■ **PROBLEM SET**:
**A)** Rewrite the passage of the SEC response letter between "Other purchases of" and "the Company’s stockholders.", inclusive, changing "privately negotiated" to "private".
**B)** In one to three sentences, explain why the SEC response letter argues that stockholders would not be pressured to sell their shares.

Securities and Exchange Commission
March 21, 2011
Page 9

(f)  Offer open only a limited period of time. While the purchases by necessity occur in a limited time frame (at any time commencing after the filing of a preliminary proxy statement for the Company’s initial business combination and ending on the date of the stockholder meeting to approve the initial business combination) this does not mean that the purchasers would be making an offer that is only open for a limited period of time (i.e., requiring a forced decision by the seller). In fact, the purchases would occur after the seller (having had access to the Company’s preliminary proxy materials) has made its investment decision to sell (or redeem) its shares.
 
(g)  Offeree subjected to pressure to sell his stock. As indicated above, because the purchases could occur over several weeks, there is no pressure on stockholders to rush into “hurried, uninformed” investment decisions that the tender offer rules were designed to obviate. Furthermore, unlike a regular non-blank check company, because a shareholder will always have the right to vote against the proposed business combination and seek redemption of its Shares for a pro rata portion of the trust account, and the open market purchases the Company will make will be at prices that do not exceed the per share pro rata portion of the trust account, there should be no pressure for such stockholder to sell its shares.
 
(h)  Public announcement of a purchasing program precedes or accompanies rapid accumulation of the target’s securities. This aspect does not appear applicable in connection with the potential purchases.  There would be no public announcement of a tender offer (although the potential purchases will have been disclosed in the proxy materials) followed by a rapid accumulation of the securities.
 
Even when considering the totality of the circumstances in the present instance, we respectfully submit that any tender offer concerns should not apply. In Hanson Trust, Plc v. SCM Corp. 774 F.2d 47 (2d Cir. 1985), the Second Circuit declined to elevate Wellman to a ‘litmus test’, and stated that the question — whether a solicitation constitutes a “tender offer” within the meaning of Section 14(d) — turns on whether, viewing the transaction in the light of the totality of the circumstances, there appears to be a likelihood that unless the pre-acquisition filing requirements of Section 14(d) are followed there will be a substantial risk that solicitees will lack information needed to make a carefully considered appraisal of the proposal put before them.  At the time of the repurchases, the Company will have prepared and filed with the SEC a proxy statement containing information concerning the proposed business combination.  Accordingly, stockholders will have all the information available to them necessary to make a carefully considered appraisal of the proposed business combination.  Therefore, we do not believe that the tender offer rules apply to these repurchase transactions.

 
 

 
 
Securities and Exchange Commission
March 21, 2011
Page 10

Other purchases of public shares…, page 13

15.
Provide the staff with a legal analysis as to why you believe such privately negotiated purchase transactions would not constitute a tender or solicitation.
 
Response:  We respectfully submit that the purchases would be isolated, privately negotiated transactions with one or a discrete group of shareholders who have indicated their intention to exercise their redemption rights.  The purchases would not be intended to, and we submit would not, constitute the types of activities governed by the tender offer rules, namely, broad public offers, or invitations for offers, to purchase securities from all of the Company’s stockholders.

■ **STORED DATA**:
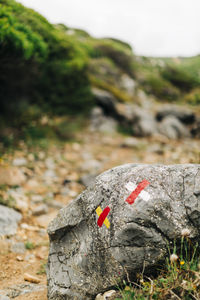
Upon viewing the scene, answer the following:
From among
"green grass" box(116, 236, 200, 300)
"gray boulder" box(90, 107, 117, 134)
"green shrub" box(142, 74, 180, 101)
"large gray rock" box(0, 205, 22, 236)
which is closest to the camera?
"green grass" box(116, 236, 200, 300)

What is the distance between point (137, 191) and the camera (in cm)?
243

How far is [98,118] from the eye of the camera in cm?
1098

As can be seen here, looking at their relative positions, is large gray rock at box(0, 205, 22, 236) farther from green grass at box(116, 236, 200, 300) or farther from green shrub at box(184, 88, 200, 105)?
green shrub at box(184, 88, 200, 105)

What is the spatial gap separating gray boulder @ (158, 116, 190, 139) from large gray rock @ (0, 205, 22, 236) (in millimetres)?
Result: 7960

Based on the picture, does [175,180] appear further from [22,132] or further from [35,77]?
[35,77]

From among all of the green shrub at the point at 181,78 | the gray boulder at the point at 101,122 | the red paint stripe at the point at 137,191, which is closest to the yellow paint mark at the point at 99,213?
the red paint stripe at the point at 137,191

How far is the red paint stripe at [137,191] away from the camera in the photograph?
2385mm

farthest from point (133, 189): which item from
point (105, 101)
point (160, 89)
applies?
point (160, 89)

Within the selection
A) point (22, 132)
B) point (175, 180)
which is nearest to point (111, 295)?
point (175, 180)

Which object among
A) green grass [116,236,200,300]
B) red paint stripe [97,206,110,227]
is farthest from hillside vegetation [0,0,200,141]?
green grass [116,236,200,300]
---
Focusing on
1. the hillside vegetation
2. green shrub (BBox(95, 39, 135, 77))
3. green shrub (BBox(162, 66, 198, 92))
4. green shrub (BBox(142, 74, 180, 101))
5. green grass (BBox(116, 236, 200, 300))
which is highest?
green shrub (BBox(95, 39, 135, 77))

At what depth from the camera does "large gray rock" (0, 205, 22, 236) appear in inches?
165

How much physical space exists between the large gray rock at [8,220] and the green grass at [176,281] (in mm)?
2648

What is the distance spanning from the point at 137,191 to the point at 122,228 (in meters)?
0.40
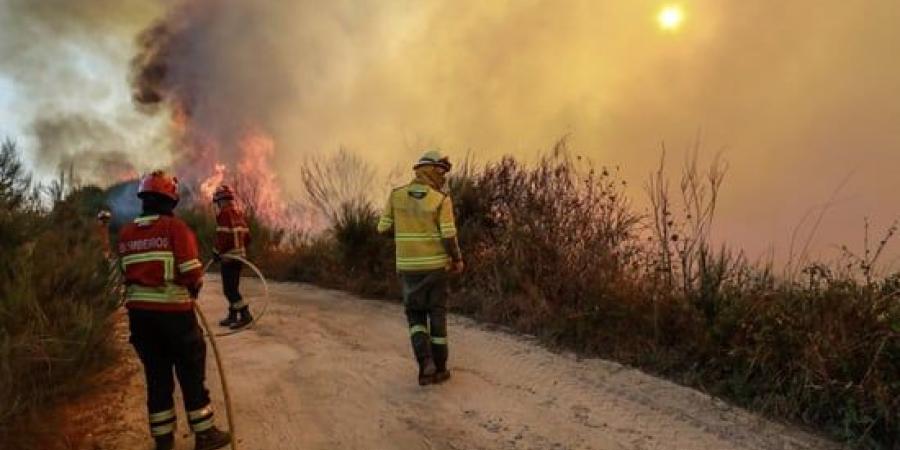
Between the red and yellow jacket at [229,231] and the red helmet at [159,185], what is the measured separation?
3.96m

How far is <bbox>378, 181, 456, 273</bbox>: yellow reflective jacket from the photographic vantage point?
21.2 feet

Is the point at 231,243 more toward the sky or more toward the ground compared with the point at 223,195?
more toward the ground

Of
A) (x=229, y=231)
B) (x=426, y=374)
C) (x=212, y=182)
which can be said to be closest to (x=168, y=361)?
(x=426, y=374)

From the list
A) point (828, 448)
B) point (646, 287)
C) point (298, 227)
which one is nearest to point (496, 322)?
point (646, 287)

■ **THE SOLUTIONS**:
**A)**
Other purchases of public shares…, page 13

15.
Provide the staff with a legal analysis as to why you believe such private purchase transactions would not constitute a tender or solicitation.
 
Response:  We respectfully submit that the purchases would be isolated, private transactions with one or a discrete group of shareholders who have indicated their intention to exercise their redemption rights.  The purchases would not be intended to, and we submit would not, constitute the types of activities governed by the tender offer rules, namely, broad public offers, or invitations for offers, to purchase securities from all of the Company’s stockholders.

**B)** The purchases could take place over several weeks, so stockholders would not be pushed into hurried, uninformed decisions. A shareholder can always vote against the proposed business combination and seek redemption of its shares for a pro rata portion of the trust account. The Company's open market purchases will not be priced above that per-share pro rata portion.